The Contrastive Explanation Method (CEM) can generate black box model explanations in terms of pertinent positives (PP) and pertinent negatives (PN). For PP, it finds what should be minimally and sufficiently present (e.g. important pixels in an image) to justify its classification. PN on the other hand identify what should be minimally and necessarily absent from the explained instance in order to maintain the original prediction.

The original paper where the algorithm is based on can be found on arXiv.

[1]:
import keras
from keras import backend as K
from keras.layers import Conv2D, Dense, Dropout, Flatten, MaxPooling2D, Input, UpSampling2D
from keras.models import Model, load_model
from keras.utils import to_categorical
import matplotlib
%matplotlib inline
import matplotlib.pyplot as plt
import numpy as np
import os
import tensorflow as tf
from alibi.explainers import CEM
Using TensorFlow backend.

Load and prepare MNIST data

[2]:
(x_train, y_train), (x_test, y_test) = keras.datasets.mnist.load_data()
print('x_train shape:', x_train.shape, 'y_train shape:', y_train.shape)
plt.gray()
plt.imshow(x_test[4])
x_train shape: (60000, 28, 28) y_train shape: (60000,)
[2]:
<matplotlib.image.AxesImage at 0x7f36b0f394e0>
../_images/examples_cem_mnist_4_2.png

Prepare data: scale, reshape and categorize

[3]:
x_train = x_train.astype('float32') / 255
x_test = x_test.astype('float32') / 255
x_train = np.reshape(x_train, x_train.shape + (1,))
x_test = np.reshape(x_test, x_test.shape + (1,))
print('x_train shape:', x_train.shape, 'x_test shape:', x_test.shape)
y_train = to_categorical(y_train)
y_test = to_categorical(y_test)
print('y_train shape:', y_train.shape, 'y_test shape:', y_test.shape)
x_train shape: (60000, 28, 28, 1) x_test shape: (10000, 28, 28, 1)
y_train shape: (60000, 10) y_test shape: (10000, 10)
[4]:
xmin, xmax = -.5, .5
x_train = ((x_train - x_train.min()) / (x_train.max() - x_train.min())) * (xmax - xmin) + xmin
x_test = ((x_test - x_test.min()) / (x_test.max() - x_test.min())) * (xmax - xmin) + xmin

Define and train CNN model

[5]:
def cnn_model():
    x_in = Input(shape=(28, 28, 1))
    x = Conv2D(filters=64, kernel_size=2, padding='same', activation='relu')(x_in)
    x = MaxPooling2D(pool_size=2)(x)
    x = Dropout(0.3)(x)

    x = Conv2D(filters=32, kernel_size=2, padding='same', activation='relu')(x)
    x = MaxPooling2D(pool_size=2)(x)
    x = Dropout(0.3)(x)

    x = Flatten()(x)
    x = Dense(256, activation='relu')(x)
    x = Dropout(0.5)(x)
    x_out = Dense(10, activation='softmax')(x)
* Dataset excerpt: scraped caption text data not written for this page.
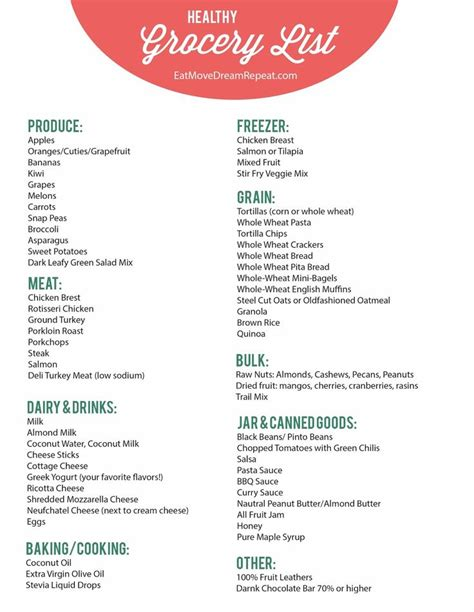 printable healthy shopping list quot healthy grocery list free printable clean eating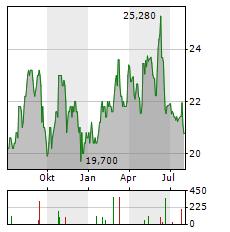 GRAPHIC PACKAGING Aktie Chart 1 Jahr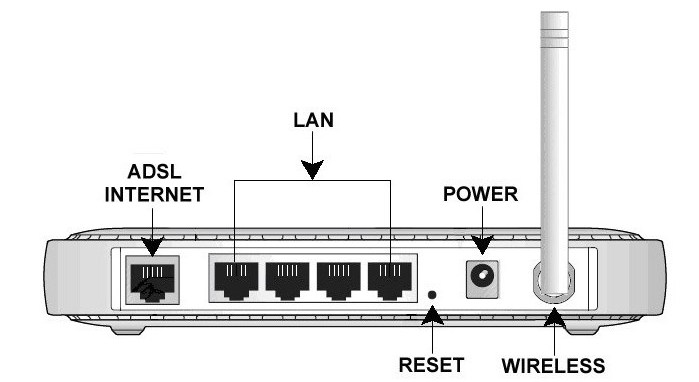 беспроводное сетевое соединение нет подключения что делать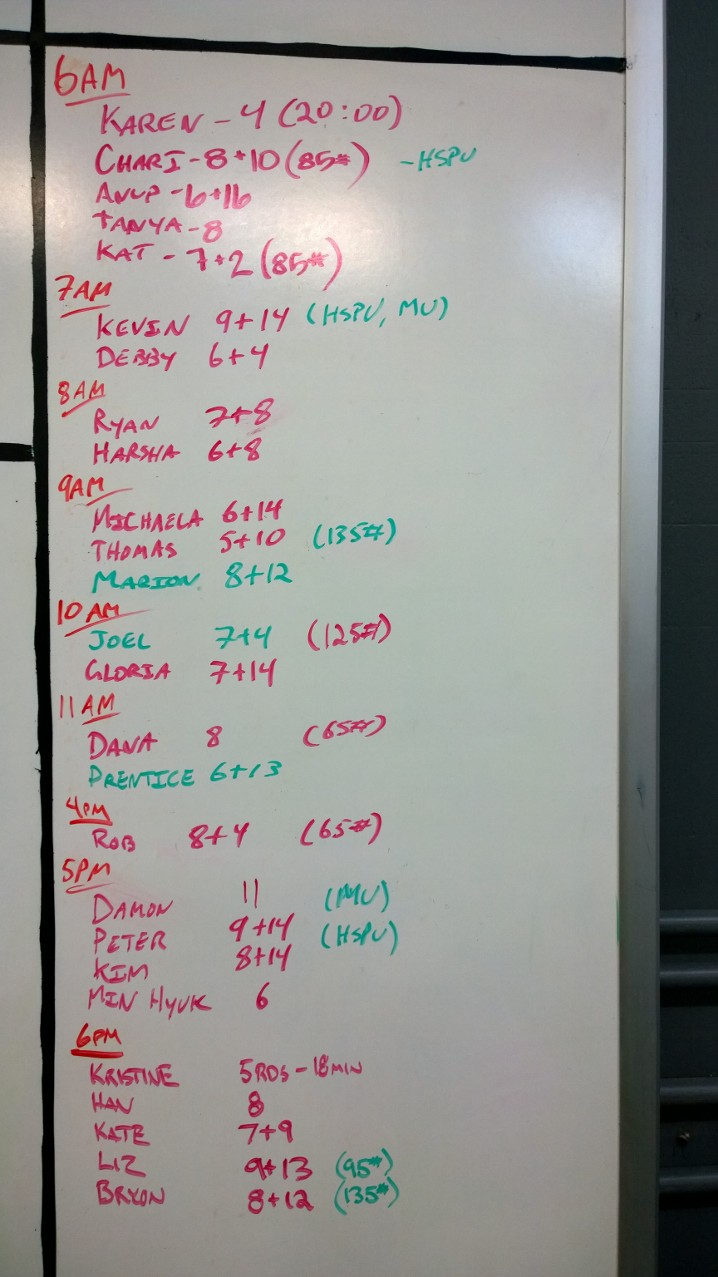 June 10 WOD Results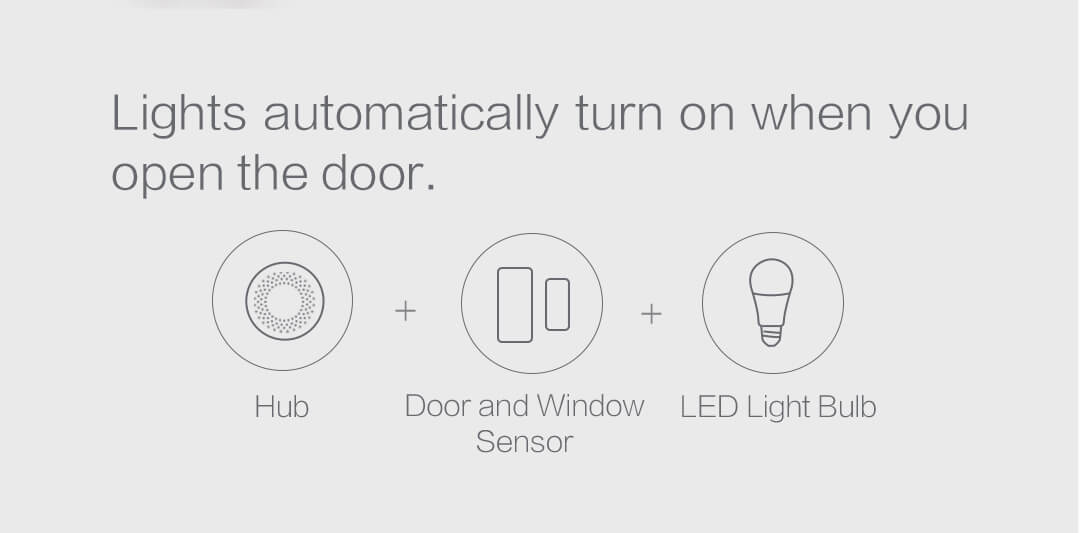 When open the door at night, Aqara Door Sensor linked to control the Aqara LED bulb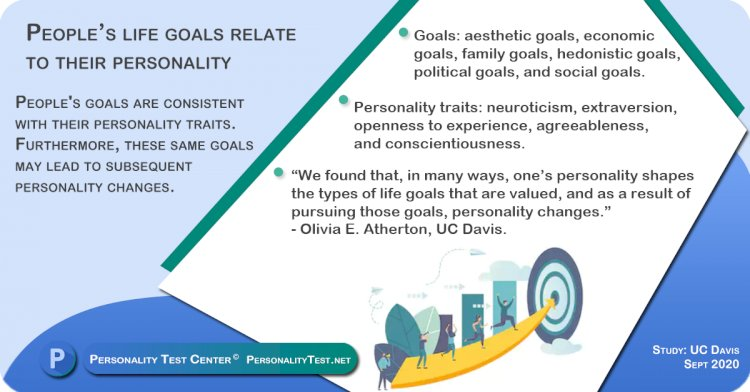 People's life goals relate to their personality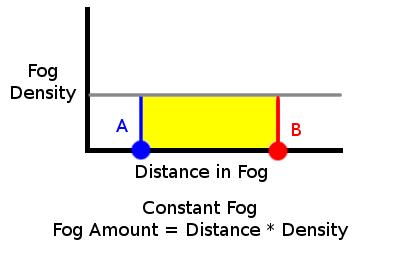 GraphConstant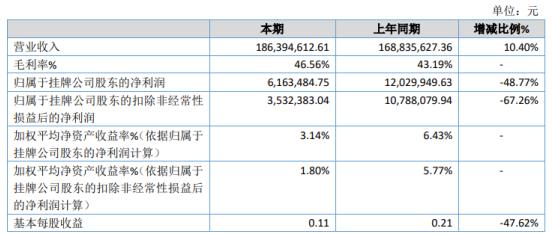 康威通信2020年净利下滑48.77% 管理费用和研发费用增幅较大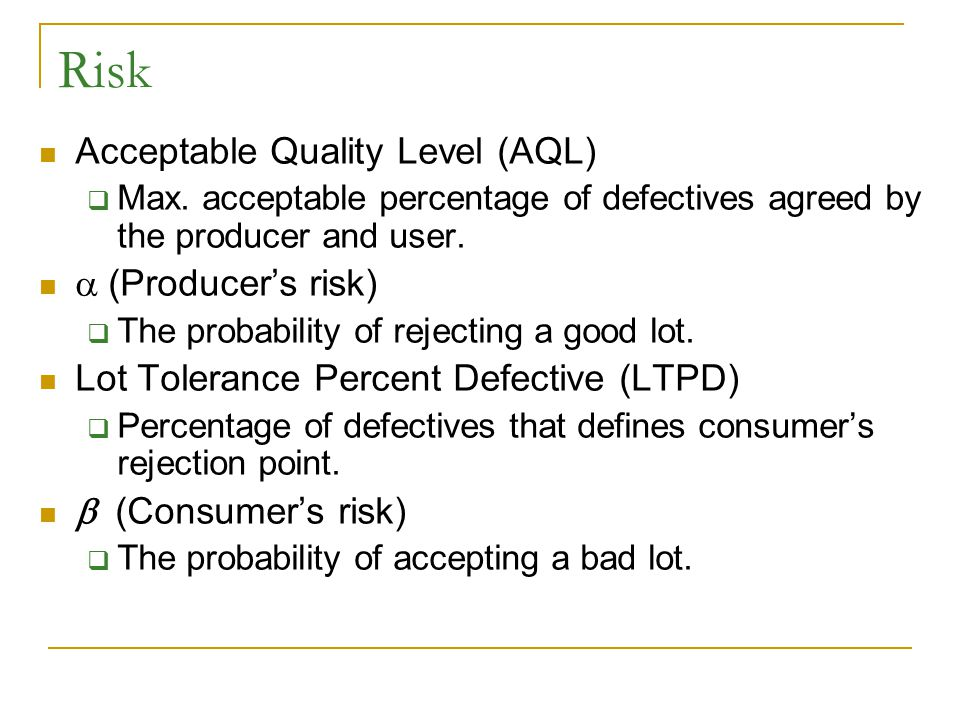 Risk Acceptable Quality Level (AQL) a (Producer's risk)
    cnn = Model(inputs=x_in, outputs=x_out)
    cnn.compile(loss='categorical_crossentropy', optimizer='adam', metrics=['accuracy'])

    return cnn
[6]:
cnn = cnn_model()
cnn.summary()
cnn.fit(x_train, y_train, batch_size=64, epochs=5, verbose=0)
cnn.save('mnist_cnn.h5')
_________________________________________________________________
Layer (type)                 Output Shape              Param #
=================================================================
input_1 (InputLayer)         (None, 28, 28, 1)         0
_________________________________________________________________
conv2d_1 (Conv2D)            (None, 28, 28, 64)        320
_________________________________________________________________
max_pooling2d_1 (MaxPooling2 (None, 14, 14, 64)        0
_________________________________________________________________
dropout_1 (Dropout)          (None, 14, 14, 64)        0
_________________________________________________________________
conv2d_2 (Conv2D)            (None, 14, 14, 32)        8224
_________________________________________________________________
max_pooling2d_2 (MaxPooling2 (None, 7, 7, 32)          0
_________________________________________________________________
dropout_2 (Dropout)          (None, 7, 7, 32)          0
_________________________________________________________________
flatten_1 (Flatten)          (None, 1568)              0
_________________________________________________________________
dense_1 (Dense)              (None, 256)               401664
_________________________________________________________________
dropout_3 (Dropout)          (None, 256)               0
_________________________________________________________________
dense_2 (Dense)              (None, 10)                2570
=================================================================
Total params: 412,778
Trainable params: 412,778
Non-trainable params: 0
_________________________________________________________________

Evaluate the model on test set

[7]:
score = cnn.evaluate(x_test, y_test, verbose=0)
print('Test accuracy: ', score[1])
Test accuracy:  0.9892

Define and train auto-encoder

[8]:
def ae_model():
    x_in = Input(shape=(28, 28, 1))
    x = Conv2D(16, (3, 3), activation='relu', padding='same')(x_in)
    x = Conv2D(16, (3, 3), activation='relu', padding='same')(x)
    x = MaxPooling2D((2, 2), padding='same')(x)
    encoded = Conv2D(1, (3, 3), activation=None, padding='same')(x)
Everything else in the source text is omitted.